Diez años después, los dueños de esa velocidad están en guerra y el niño Akio, quizá huérfano, recién mudado de la ciudad al campo, juega a la rayuela con las chicas y se zafa de jugar con los chicos, unos abusones. A su padre adoptivo le preocupa el nulo interés que pone el crío en hacerse un hombre(cito) y el remedio pasará por trepar un altísimo castaño del bellísimo castañar al otro lado del río. Shimizu, especialista en el motivo «niños a la intemperie», filma la subida al árbol como el acontecimiento íntimo que es: acompañando de muy cerca el temor, la dificultad y, poco a poco, la determinación. En darwiniana paradoja, la hombría se prueba imitando al mono. Una vez probada sólo cabe esperar, del niño transformado, que recuerde su anterior y más débil condición y actúe en consecuencia.

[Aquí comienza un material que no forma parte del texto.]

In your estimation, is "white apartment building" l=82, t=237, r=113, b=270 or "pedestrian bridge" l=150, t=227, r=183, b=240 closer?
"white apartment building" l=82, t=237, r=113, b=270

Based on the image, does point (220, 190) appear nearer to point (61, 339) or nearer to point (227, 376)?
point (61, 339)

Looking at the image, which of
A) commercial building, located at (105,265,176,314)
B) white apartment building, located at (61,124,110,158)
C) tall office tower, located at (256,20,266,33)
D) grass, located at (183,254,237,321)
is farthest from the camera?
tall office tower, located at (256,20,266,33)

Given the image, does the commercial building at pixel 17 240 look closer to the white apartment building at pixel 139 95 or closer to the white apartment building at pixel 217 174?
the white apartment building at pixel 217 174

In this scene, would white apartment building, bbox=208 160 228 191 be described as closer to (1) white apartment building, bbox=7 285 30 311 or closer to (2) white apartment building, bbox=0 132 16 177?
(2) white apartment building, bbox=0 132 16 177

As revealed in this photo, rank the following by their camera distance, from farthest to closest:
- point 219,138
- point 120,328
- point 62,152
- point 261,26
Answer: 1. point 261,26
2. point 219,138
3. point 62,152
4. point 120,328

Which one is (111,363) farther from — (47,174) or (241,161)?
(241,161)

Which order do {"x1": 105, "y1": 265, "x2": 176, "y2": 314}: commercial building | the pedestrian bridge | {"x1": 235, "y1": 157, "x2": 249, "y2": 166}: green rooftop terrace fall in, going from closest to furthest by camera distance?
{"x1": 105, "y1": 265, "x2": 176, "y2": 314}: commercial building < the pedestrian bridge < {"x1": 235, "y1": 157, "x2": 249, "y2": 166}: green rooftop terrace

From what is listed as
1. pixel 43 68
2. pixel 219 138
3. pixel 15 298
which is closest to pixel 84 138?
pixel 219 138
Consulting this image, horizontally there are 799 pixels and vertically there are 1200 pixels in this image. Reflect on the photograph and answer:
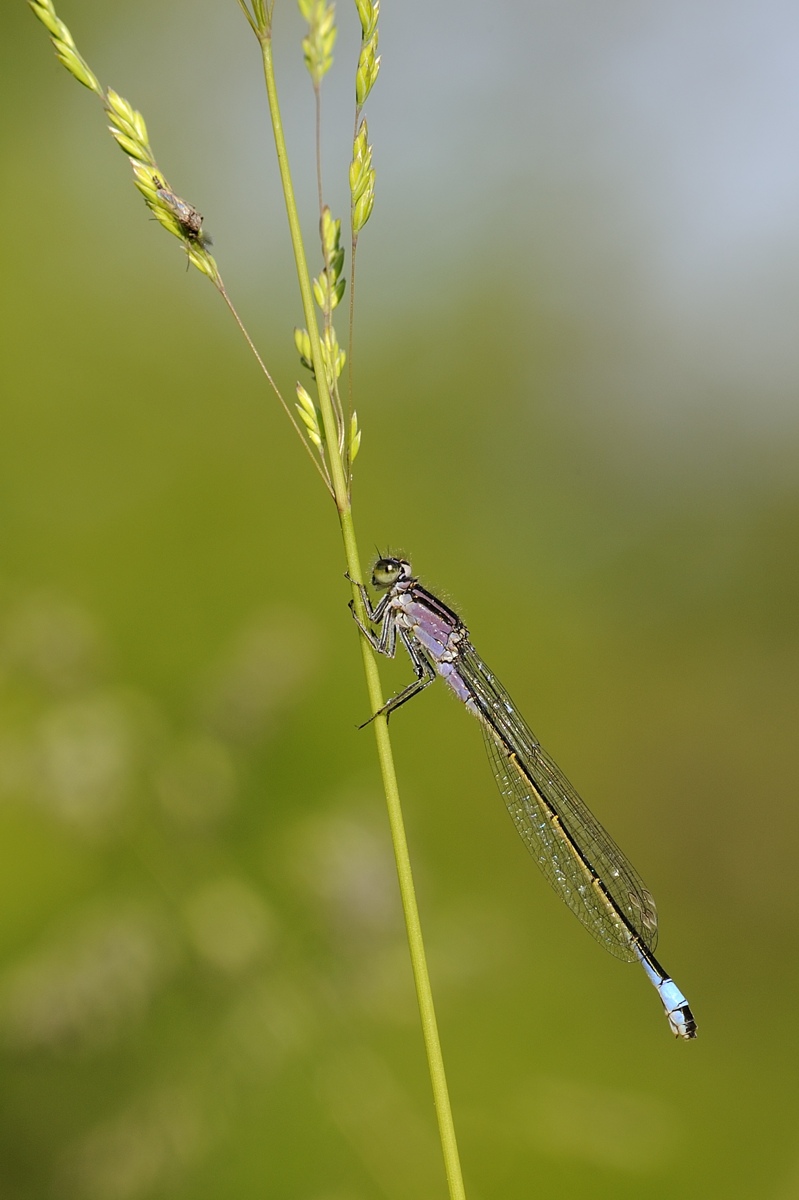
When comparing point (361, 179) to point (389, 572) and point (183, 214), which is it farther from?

Cierto pueblo de montaña es una flor que se abre cuando llega el buen tiempo, así: prácticamente inaccesible, a los pies de un bosque primario de coníferas destruido por leñadores y carboneros, está Alessandria del Carretto. Al final del invierno, los hombres marchan al monte casi pelado, eligen el abeto más esbelto, lo talan, lo descortezan. Luego, todos juntos, llevan al gigante muerto hasta el pueblo, cantando, gritando. Las mujeres los reciben con comida y vino. En la plaza, el gigante se yergue de nuevo, vuelve a lucir copa y de la copa cuelgan regalos. Untan el tronco con sebo, los mozos lo trepan. Vittorio de Seta filma la subida al árbol como el acontecimiento público que es, una reliquia identitaria auténtica (y no retórica). Captura el suspense y a los aniñados espectadores del suspense: injertándose cada año a un representante de las fuerzas de la naturaleza, la comunidad rejuvenece.

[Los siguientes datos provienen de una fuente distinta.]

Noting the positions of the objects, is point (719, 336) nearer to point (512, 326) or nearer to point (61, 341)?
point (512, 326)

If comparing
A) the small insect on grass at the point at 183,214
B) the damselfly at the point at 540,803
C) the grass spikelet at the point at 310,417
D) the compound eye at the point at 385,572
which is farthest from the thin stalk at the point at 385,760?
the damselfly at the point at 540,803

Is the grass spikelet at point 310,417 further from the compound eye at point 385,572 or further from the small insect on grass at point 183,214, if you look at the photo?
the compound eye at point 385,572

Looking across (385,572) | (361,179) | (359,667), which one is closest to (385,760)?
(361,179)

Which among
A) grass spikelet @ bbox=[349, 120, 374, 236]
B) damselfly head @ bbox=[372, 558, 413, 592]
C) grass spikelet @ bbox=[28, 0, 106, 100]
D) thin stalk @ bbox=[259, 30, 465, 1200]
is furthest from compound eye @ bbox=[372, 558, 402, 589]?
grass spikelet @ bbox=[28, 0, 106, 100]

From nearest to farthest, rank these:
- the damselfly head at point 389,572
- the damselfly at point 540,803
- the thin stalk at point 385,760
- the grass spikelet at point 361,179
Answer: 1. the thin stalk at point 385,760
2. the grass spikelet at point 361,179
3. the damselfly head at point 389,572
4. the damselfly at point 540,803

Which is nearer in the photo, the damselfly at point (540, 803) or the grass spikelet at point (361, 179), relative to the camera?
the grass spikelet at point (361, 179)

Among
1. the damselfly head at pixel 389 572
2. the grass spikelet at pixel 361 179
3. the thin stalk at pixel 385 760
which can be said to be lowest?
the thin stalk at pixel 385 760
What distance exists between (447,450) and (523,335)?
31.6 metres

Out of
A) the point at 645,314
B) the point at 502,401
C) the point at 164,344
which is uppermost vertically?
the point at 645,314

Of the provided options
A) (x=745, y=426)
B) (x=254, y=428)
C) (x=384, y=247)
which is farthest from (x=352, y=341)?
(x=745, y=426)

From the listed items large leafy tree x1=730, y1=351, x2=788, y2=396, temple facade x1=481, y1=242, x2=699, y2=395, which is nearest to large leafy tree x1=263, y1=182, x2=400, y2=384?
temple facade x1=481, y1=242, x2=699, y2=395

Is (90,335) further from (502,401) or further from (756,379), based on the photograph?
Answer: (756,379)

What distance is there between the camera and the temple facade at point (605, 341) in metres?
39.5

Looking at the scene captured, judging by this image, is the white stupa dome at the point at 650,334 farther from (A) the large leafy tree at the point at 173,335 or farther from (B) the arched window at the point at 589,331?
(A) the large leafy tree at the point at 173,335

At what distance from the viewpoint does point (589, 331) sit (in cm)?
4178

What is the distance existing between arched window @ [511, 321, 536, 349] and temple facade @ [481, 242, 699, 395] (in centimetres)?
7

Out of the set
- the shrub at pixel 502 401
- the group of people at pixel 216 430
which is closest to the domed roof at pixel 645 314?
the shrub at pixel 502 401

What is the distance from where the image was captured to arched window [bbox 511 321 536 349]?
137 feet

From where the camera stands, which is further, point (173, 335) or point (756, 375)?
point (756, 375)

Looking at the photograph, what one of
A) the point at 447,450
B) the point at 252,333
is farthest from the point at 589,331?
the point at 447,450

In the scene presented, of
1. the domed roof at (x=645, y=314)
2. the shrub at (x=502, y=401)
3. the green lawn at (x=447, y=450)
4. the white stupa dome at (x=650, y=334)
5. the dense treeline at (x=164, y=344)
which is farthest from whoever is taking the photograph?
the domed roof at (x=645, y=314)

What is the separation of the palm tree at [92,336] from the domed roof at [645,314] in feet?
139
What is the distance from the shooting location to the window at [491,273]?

Muchos cineastas contemporáneos registran, quizá a su pesar, la pérdida de mundo. Filman por alusiones y esa distancia se siente en Alberi, película-instalación que inventa un ritual a partir de rituales ya desaparecidos. Rituales carnavalescos que, entre otras cosas, aliviaban la vergüenza de pedir limosna a cara descubierta. Amanece en un hayedo. La cámara lo recorre con detenimiento (en el siglo XXI, el bosque no se puede dar por sentado). Vemos las hayas, la hiedra que trepa los troncos de las hayas y, más abajo, el acebo. De repente asoma un pueblo, Satriano di Lucania. Si en I dimenticati el árbol real acababa convertido en la idea de árbol, aquí se convertirán los hombres mismos, tras pasar por el bosque y confundirse con él, deshaciendo el par fondo-figura. Y, de vuelta a la plaza del pueblo, se cruzarán con un árbol de iglesia, igual que el texu de Bermiego. La iglesia está en ruinas, el árbol permanece.